Part 3 – Process your image

  1. Edit your image if necessary in your favourite image editing programme, using the following guidelines. Professionals use Adobe Photoshop. Many cameras and scanners come with a perfectly good version of this called Photoshop Elements or a similar programme. You can buy this sort of software for about £60 and older versions are sometimes much cheaper. You can even get free programs, such as Picasa from Google
  2. Important: every time you save a JPEG file it loses some quality, so always keep the original file and make your adjustments on a copy.
  3. First, crop and straighten your image. Many of these programs can correct images that are skewed.
  4. Adjust the light levels and colours – but remember that all computer monitors are slightly different and that what you see on screen may look different on other screens. This also applies to cameras and scanners. You can calibrate your own screen and camera at great expense, but people viewing your images are unlikely to have done this.
  5. The gallery will take most picture formats, but JPEG makes the best use of the space you have.
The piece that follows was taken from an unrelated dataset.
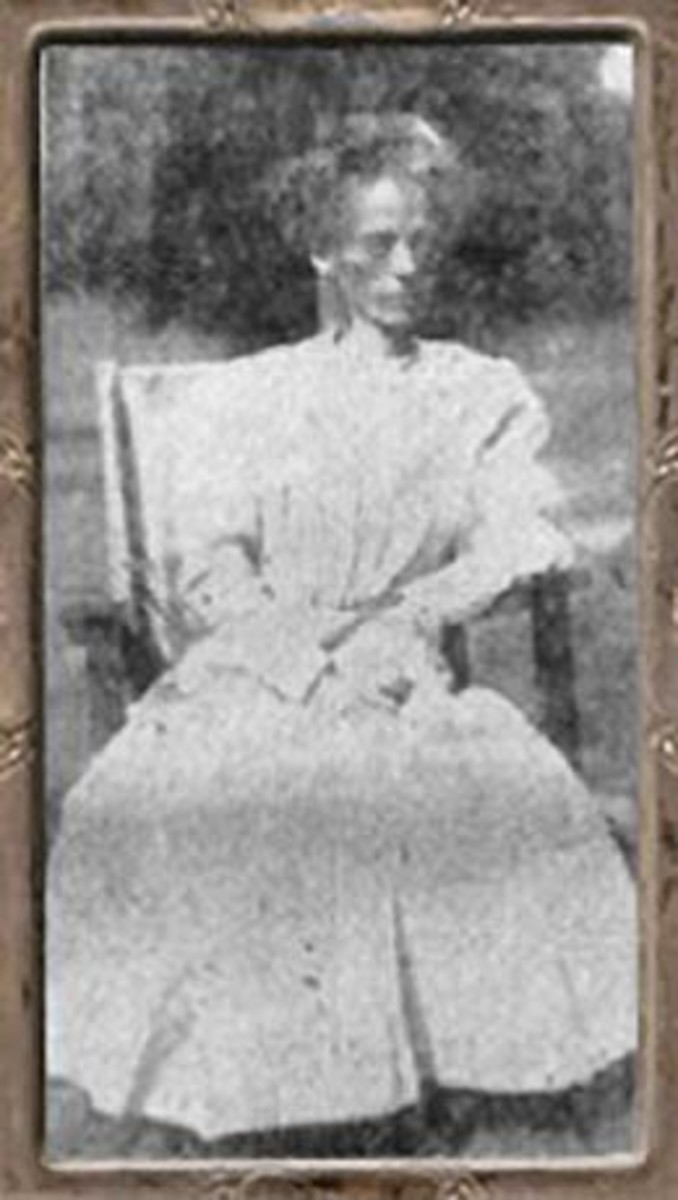 Dr. Hazzard's sister who died of starvation and was cremated.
  6. Most colour inkjet printers print at 300 dots per inch (dpi) or more – so a 10 inch square picture has 3000 dots across and 3000 dots down. 9 million dots in total. This would make a huge file. Most standard computer screens are only 1024 pixels / dots across and 768 down. When you allow for the menu etc., there is little benefit from having a picture on-line that is bigger than about 800 by 600 – less than half a million dots in total.
  7. When you save a file in JPEG format you can choose the “quality” of the image. This is expressed either as “low” to “medium” to “high” or as a number from 3 to 15. This affects how much the file is compressed to save space and “low” or “medium” is usually good enough for on-line use.
  8. Reducing the pixels and the JPEG quality makes the image unattractive to print, so it is unlikely that your pictures will be stolen. If this still worries you, add a watermark using your image software at this stage, or using the gallery itself later. The society's website is not at present intended as a direct sales facility, just as a showcase for your work.
  9. Pictures of this size take up 40 – 400 Kb as a rough guide. You have an allowance of 2Mb, that is 2000Kb, of space so you should have room for about 8 pictures.